** begin DOCUMENT EXCERPT **

Tuesday 23 August 2022

"Do Not Say We Have Nothing" by Madeleine Thien

Shortlisted for the 2017 Women's Prize for fiction. 

I found this a curiously muddled novel. The frame story, which I found distracting and, to some extent, redundant, involves Marie Jiang, a Canadian of Chinese descent trying to discover what has happened to her missing dad with the help of Ai-ming, an illegal immigrant from China who is staying with her family. The main narrative concerns the history of how Marie's father, Jiang Kai, once a renowned concert pianist was involved with Sparrow, a composer, the father of the immigrant, and Sparrow's extended family: his uncle Wen the Dreamer and Wen's daughter, violin student Zhuli, Sparrow's mother, Big Mother, and father, long marcher Ba Lute, and others. This is mostly their history, focusing on how the events of the cultural revolution affected Jiang Kai, Sparrow and Zhuli, and how the student protests in Tienanmen Square affected Sparrow and Ai-ming.

** end DOCUMENT EXCERPT **
** begin GIVEN MATERIAL **

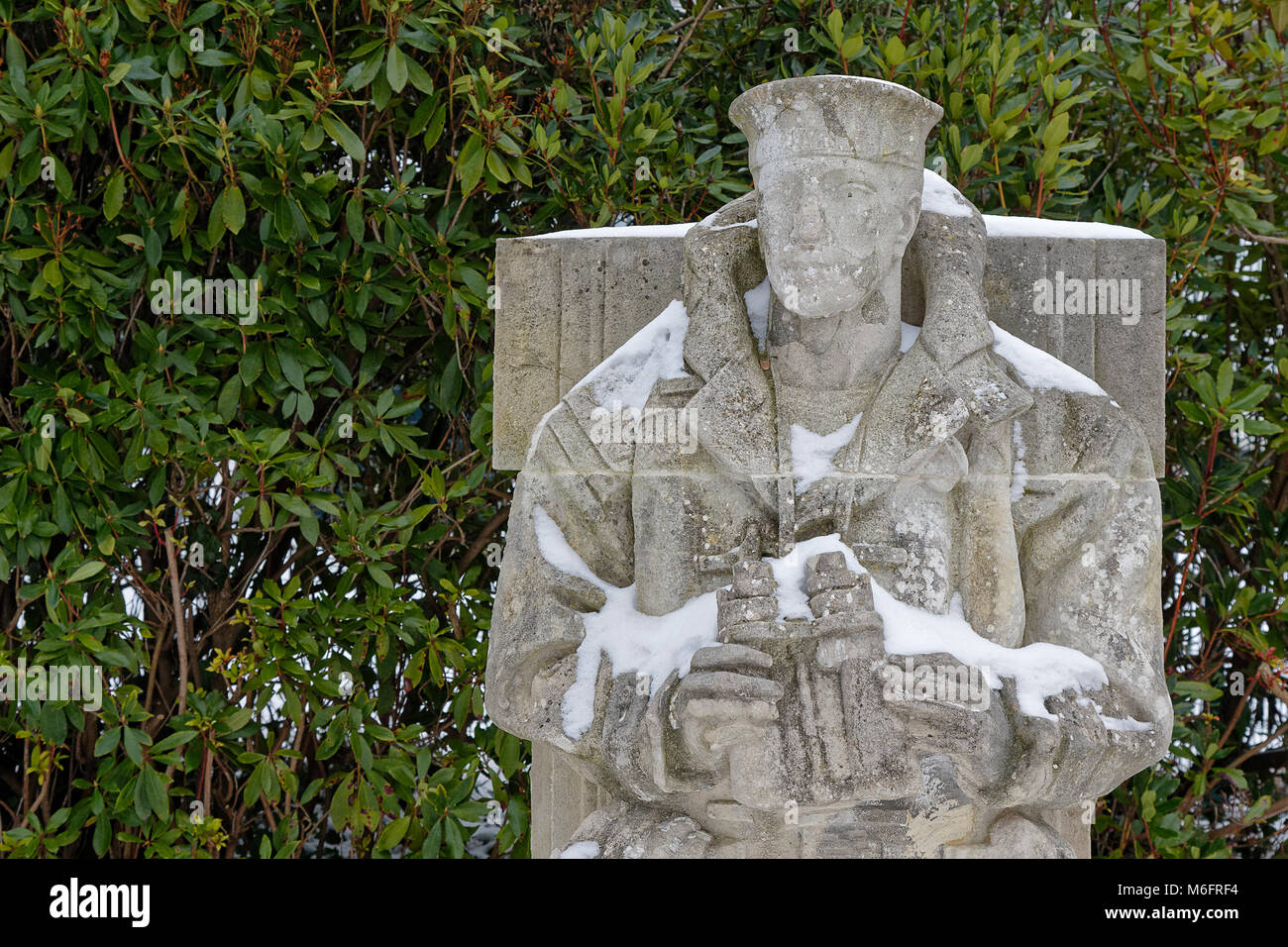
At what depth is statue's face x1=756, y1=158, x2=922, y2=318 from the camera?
2.89m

** end GIVEN MATERIAL **

TASK TO COMPLETE – According to the book review, what prize was the novel shortlisted for? None of the data is needed here.

EXERCISE SOLUTION – The 2017 Women's Prize for fiction.